### Problem
Carry over the stretch from the line containing "When compared to" through the end of the material, keeping every line and adding 103 to each coordinate and distance in the answers. Leave the pictures out.

+-------+

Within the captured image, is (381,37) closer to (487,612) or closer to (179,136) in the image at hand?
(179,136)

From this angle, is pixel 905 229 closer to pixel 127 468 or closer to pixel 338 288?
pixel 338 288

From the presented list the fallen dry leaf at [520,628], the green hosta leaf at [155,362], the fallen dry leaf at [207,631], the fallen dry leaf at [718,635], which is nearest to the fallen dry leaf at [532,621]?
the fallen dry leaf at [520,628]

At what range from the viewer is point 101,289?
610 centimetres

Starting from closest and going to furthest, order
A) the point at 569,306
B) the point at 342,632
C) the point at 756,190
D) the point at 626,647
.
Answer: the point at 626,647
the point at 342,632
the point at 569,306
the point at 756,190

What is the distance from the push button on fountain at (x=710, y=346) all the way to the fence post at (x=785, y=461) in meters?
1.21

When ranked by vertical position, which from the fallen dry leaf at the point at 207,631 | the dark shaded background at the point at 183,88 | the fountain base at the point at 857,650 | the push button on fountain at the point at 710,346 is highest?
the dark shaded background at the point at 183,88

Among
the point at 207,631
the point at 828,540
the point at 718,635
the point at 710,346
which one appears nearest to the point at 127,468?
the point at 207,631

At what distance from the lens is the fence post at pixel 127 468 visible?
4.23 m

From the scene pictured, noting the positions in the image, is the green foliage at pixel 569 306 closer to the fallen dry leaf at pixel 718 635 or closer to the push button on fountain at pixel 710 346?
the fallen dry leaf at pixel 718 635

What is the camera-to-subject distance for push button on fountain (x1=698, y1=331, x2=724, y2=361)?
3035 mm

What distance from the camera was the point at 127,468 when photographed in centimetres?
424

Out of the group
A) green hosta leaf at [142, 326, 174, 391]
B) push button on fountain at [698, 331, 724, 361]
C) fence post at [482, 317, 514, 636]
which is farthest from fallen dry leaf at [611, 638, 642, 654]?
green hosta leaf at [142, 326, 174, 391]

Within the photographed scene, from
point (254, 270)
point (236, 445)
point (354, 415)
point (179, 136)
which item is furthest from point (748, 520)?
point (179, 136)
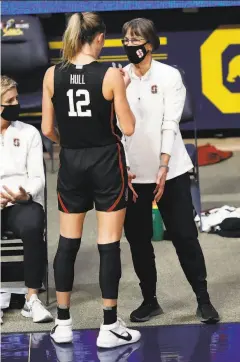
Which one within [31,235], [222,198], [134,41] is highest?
[134,41]

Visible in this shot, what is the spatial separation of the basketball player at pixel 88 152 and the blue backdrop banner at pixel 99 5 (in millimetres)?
3992

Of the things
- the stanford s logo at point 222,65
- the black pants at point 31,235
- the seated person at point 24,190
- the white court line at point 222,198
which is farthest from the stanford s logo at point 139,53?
the stanford s logo at point 222,65

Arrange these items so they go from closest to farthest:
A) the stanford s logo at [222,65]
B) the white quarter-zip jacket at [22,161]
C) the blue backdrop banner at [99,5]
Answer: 1. the white quarter-zip jacket at [22,161]
2. the blue backdrop banner at [99,5]
3. the stanford s logo at [222,65]

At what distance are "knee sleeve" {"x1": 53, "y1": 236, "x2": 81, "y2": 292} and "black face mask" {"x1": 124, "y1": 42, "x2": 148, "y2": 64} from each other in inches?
38.4

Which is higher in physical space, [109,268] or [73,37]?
[73,37]

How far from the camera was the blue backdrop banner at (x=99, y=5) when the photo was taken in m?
8.59

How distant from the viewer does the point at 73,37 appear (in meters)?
4.50

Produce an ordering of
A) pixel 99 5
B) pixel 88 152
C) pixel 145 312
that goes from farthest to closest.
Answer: pixel 99 5, pixel 145 312, pixel 88 152

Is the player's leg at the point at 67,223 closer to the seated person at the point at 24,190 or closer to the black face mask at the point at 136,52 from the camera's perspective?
the seated person at the point at 24,190

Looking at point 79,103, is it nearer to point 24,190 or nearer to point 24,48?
point 24,190

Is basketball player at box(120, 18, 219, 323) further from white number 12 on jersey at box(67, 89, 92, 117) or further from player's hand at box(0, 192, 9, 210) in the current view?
player's hand at box(0, 192, 9, 210)

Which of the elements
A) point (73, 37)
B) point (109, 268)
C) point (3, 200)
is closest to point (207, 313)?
point (109, 268)

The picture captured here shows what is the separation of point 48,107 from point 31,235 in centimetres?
94

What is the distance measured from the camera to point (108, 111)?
454 cm
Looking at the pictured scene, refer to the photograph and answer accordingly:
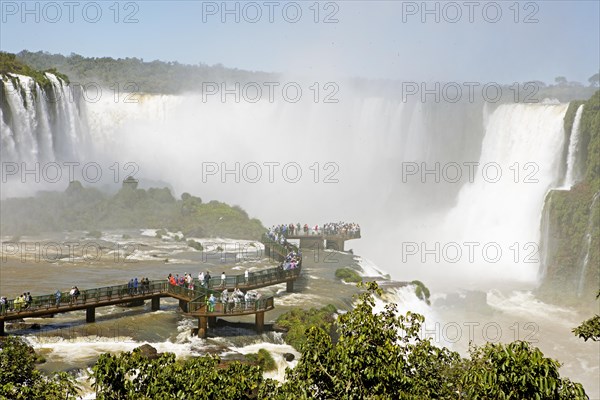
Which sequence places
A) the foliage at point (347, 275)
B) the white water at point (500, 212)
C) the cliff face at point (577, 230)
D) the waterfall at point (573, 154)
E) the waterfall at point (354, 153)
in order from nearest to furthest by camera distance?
the foliage at point (347, 275)
the cliff face at point (577, 230)
the waterfall at point (573, 154)
the white water at point (500, 212)
the waterfall at point (354, 153)

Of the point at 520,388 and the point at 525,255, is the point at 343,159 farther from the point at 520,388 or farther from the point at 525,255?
the point at 520,388

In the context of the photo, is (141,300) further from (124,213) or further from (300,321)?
(124,213)

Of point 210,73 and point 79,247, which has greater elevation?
point 210,73

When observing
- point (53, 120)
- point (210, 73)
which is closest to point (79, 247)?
point (53, 120)

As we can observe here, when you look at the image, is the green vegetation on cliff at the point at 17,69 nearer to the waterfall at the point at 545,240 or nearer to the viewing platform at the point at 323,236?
the viewing platform at the point at 323,236

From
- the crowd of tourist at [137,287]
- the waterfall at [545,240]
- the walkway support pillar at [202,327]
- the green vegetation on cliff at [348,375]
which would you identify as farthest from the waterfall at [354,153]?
the green vegetation on cliff at [348,375]

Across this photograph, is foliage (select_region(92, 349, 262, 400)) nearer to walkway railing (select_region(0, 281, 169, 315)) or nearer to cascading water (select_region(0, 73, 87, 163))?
walkway railing (select_region(0, 281, 169, 315))

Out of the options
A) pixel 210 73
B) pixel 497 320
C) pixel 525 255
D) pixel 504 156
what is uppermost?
pixel 210 73

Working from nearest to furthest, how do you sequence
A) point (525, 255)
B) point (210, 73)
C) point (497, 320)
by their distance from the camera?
point (497, 320) < point (525, 255) < point (210, 73)
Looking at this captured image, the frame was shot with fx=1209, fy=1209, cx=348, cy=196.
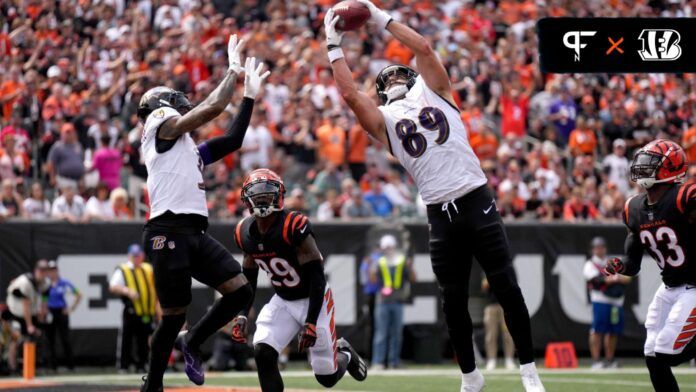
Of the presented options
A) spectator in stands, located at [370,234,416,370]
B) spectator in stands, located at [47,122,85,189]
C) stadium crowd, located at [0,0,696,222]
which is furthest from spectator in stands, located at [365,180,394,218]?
spectator in stands, located at [47,122,85,189]

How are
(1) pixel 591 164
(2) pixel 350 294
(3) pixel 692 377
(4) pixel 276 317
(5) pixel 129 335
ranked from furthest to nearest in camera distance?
(1) pixel 591 164 → (2) pixel 350 294 → (5) pixel 129 335 → (3) pixel 692 377 → (4) pixel 276 317

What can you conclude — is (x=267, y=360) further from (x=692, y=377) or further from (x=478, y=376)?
(x=692, y=377)

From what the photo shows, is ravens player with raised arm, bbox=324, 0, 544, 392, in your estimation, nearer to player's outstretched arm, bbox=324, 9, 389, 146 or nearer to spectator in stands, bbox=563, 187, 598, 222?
player's outstretched arm, bbox=324, 9, 389, 146

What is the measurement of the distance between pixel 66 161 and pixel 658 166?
409 inches

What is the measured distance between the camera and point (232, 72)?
8781mm

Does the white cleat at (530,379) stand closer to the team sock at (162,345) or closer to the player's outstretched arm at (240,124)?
the team sock at (162,345)

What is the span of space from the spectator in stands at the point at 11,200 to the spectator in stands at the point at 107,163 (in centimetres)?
119

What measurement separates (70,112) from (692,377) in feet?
31.7

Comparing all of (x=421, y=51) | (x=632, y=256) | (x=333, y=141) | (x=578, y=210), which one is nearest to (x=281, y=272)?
(x=421, y=51)

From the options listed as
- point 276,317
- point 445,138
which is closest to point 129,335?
point 276,317

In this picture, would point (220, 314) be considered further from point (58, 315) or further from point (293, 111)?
point (293, 111)

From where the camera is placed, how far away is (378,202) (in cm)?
1822

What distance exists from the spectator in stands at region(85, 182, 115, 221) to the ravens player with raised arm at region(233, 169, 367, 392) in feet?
26.4
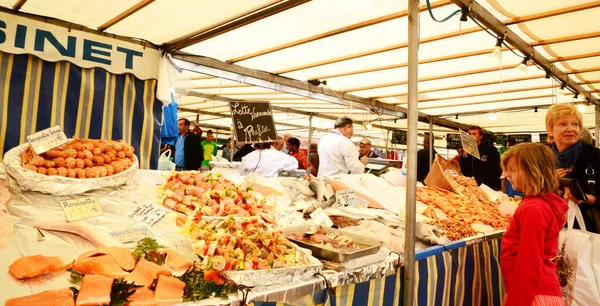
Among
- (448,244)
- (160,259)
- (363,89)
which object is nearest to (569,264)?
(448,244)

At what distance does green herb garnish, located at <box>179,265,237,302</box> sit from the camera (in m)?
1.58

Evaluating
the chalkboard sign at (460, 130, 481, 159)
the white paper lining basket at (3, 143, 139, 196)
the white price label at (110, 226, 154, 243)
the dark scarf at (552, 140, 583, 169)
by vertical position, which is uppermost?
the chalkboard sign at (460, 130, 481, 159)

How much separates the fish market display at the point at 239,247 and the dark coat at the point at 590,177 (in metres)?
2.97

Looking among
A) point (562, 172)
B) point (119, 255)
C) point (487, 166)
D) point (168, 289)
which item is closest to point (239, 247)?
point (168, 289)

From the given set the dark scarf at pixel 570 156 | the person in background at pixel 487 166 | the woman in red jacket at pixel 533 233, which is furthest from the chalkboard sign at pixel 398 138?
the woman in red jacket at pixel 533 233

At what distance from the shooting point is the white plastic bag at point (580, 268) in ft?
8.93

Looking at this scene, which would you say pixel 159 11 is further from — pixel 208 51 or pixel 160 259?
pixel 160 259

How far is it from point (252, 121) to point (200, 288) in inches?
93.1

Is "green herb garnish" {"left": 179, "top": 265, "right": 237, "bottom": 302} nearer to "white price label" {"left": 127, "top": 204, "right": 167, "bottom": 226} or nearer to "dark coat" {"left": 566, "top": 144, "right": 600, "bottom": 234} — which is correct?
"white price label" {"left": 127, "top": 204, "right": 167, "bottom": 226}

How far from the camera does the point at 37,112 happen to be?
405cm

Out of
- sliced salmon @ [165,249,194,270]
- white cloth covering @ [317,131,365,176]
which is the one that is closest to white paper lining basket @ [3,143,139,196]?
sliced salmon @ [165,249,194,270]

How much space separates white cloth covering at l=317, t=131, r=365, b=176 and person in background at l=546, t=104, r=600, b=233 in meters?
2.46

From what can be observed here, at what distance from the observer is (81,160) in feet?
8.02

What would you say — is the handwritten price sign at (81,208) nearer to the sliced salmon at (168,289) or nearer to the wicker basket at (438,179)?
the sliced salmon at (168,289)
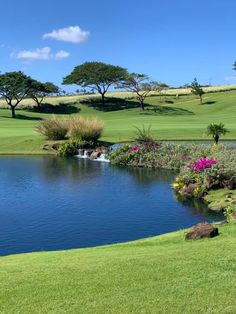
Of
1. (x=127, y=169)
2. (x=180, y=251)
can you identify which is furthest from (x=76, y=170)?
(x=180, y=251)

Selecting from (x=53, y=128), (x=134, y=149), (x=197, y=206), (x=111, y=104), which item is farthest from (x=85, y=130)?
(x=111, y=104)

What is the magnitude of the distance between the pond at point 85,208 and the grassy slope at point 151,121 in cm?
1417

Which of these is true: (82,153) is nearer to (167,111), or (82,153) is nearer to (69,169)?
(69,169)

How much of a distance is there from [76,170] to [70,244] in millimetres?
16738

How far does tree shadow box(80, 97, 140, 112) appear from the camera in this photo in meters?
99.8

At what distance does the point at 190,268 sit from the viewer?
841cm

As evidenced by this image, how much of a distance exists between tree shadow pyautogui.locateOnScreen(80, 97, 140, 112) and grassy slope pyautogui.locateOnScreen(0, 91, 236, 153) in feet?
8.33

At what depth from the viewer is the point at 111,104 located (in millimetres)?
104562

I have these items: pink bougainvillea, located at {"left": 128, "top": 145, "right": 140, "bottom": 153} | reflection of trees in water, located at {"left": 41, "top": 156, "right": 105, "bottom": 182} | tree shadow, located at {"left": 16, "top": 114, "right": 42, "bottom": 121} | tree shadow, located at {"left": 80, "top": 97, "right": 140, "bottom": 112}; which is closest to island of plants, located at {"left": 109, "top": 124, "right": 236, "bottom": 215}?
pink bougainvillea, located at {"left": 128, "top": 145, "right": 140, "bottom": 153}

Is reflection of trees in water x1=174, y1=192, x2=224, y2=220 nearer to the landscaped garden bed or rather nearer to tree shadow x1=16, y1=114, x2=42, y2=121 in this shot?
the landscaped garden bed

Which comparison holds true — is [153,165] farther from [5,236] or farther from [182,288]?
[182,288]

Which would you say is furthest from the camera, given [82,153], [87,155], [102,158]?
[82,153]

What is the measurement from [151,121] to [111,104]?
37.1 meters

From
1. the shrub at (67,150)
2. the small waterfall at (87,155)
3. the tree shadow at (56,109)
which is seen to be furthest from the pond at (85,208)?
the tree shadow at (56,109)
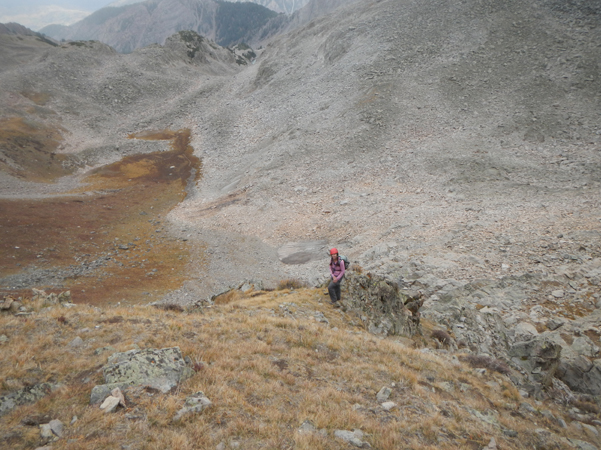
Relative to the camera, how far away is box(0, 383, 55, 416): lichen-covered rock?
6590 mm

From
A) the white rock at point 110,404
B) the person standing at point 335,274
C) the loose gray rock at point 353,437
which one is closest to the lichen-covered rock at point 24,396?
the white rock at point 110,404

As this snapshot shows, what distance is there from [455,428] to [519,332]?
32.3ft

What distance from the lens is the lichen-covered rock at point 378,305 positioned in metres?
14.8

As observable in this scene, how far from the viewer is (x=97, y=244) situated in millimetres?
30250

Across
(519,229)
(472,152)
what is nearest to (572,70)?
(472,152)

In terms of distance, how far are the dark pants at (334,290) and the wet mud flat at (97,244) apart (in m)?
13.3

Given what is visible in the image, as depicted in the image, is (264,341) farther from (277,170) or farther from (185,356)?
(277,170)

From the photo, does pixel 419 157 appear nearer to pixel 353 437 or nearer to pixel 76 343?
pixel 353 437

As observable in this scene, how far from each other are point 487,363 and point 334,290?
6.73 meters

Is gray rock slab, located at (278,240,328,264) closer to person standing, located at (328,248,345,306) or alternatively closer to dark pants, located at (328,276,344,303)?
dark pants, located at (328,276,344,303)

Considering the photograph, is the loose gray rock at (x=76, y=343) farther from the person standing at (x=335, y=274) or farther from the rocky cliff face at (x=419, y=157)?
the rocky cliff face at (x=419, y=157)

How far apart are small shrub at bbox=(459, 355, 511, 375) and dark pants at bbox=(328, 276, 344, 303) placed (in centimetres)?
575

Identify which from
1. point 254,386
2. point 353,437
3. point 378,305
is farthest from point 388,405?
point 378,305

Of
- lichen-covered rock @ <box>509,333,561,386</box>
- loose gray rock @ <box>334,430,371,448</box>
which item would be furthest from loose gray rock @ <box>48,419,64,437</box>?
lichen-covered rock @ <box>509,333,561,386</box>
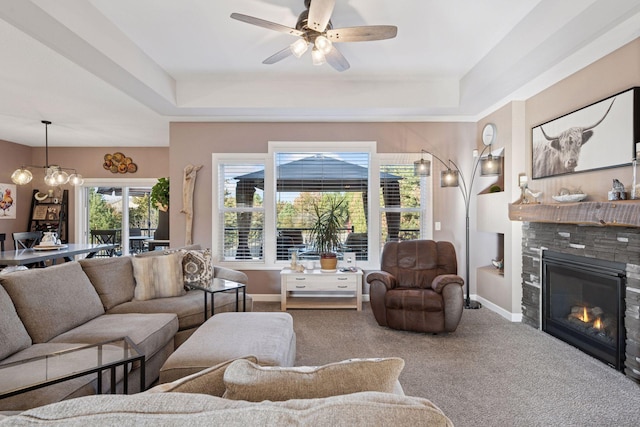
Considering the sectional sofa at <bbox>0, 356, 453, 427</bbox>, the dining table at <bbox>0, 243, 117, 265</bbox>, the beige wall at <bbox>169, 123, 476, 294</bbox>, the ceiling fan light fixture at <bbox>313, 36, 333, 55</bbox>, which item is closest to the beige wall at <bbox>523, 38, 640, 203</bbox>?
the beige wall at <bbox>169, 123, 476, 294</bbox>

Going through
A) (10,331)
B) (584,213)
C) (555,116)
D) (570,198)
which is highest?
(555,116)

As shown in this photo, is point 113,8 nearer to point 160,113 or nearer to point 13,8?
point 13,8

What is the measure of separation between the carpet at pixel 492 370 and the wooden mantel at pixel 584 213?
120cm

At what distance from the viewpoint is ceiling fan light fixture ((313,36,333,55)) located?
245 cm

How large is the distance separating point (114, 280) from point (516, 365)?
3.63 meters

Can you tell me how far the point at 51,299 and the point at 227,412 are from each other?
2461 mm

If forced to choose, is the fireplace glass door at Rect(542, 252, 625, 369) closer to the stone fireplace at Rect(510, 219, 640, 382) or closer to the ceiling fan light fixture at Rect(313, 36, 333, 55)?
the stone fireplace at Rect(510, 219, 640, 382)

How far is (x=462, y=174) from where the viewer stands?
15.6 feet

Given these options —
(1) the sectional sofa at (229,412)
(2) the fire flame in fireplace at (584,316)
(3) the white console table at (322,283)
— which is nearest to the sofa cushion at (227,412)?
(1) the sectional sofa at (229,412)

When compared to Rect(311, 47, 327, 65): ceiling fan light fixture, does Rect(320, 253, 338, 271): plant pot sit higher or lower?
lower

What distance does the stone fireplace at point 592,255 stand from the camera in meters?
2.56

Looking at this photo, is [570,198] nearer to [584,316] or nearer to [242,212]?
[584,316]

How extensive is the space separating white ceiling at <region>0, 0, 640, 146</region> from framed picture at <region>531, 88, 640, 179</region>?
45 cm

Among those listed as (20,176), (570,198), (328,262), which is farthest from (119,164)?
(570,198)
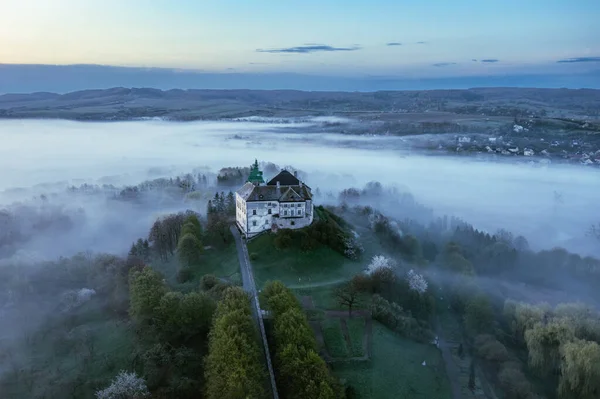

+-------+

### Solution for this exercise
When compared to Rect(311, 47, 327, 65): ceiling fan light fixture, does Rect(320, 253, 338, 271): plant pot sit higher or lower?
lower

What distance does the stone fireplace at point 592,255 stand from the camera in meters?
105.56

Looking at this photo, is [570,198] nearer to [584,316] or nearer to [242,212]?
[687,419]

How extensive is the space separating white ceiling at <region>0, 0, 640, 146</region> from framed picture at <region>531, 88, 640, 179</region>?
148 cm

Among those listed as (20,176), (570,198), (328,262), which is farthest from (119,164)?
(673,301)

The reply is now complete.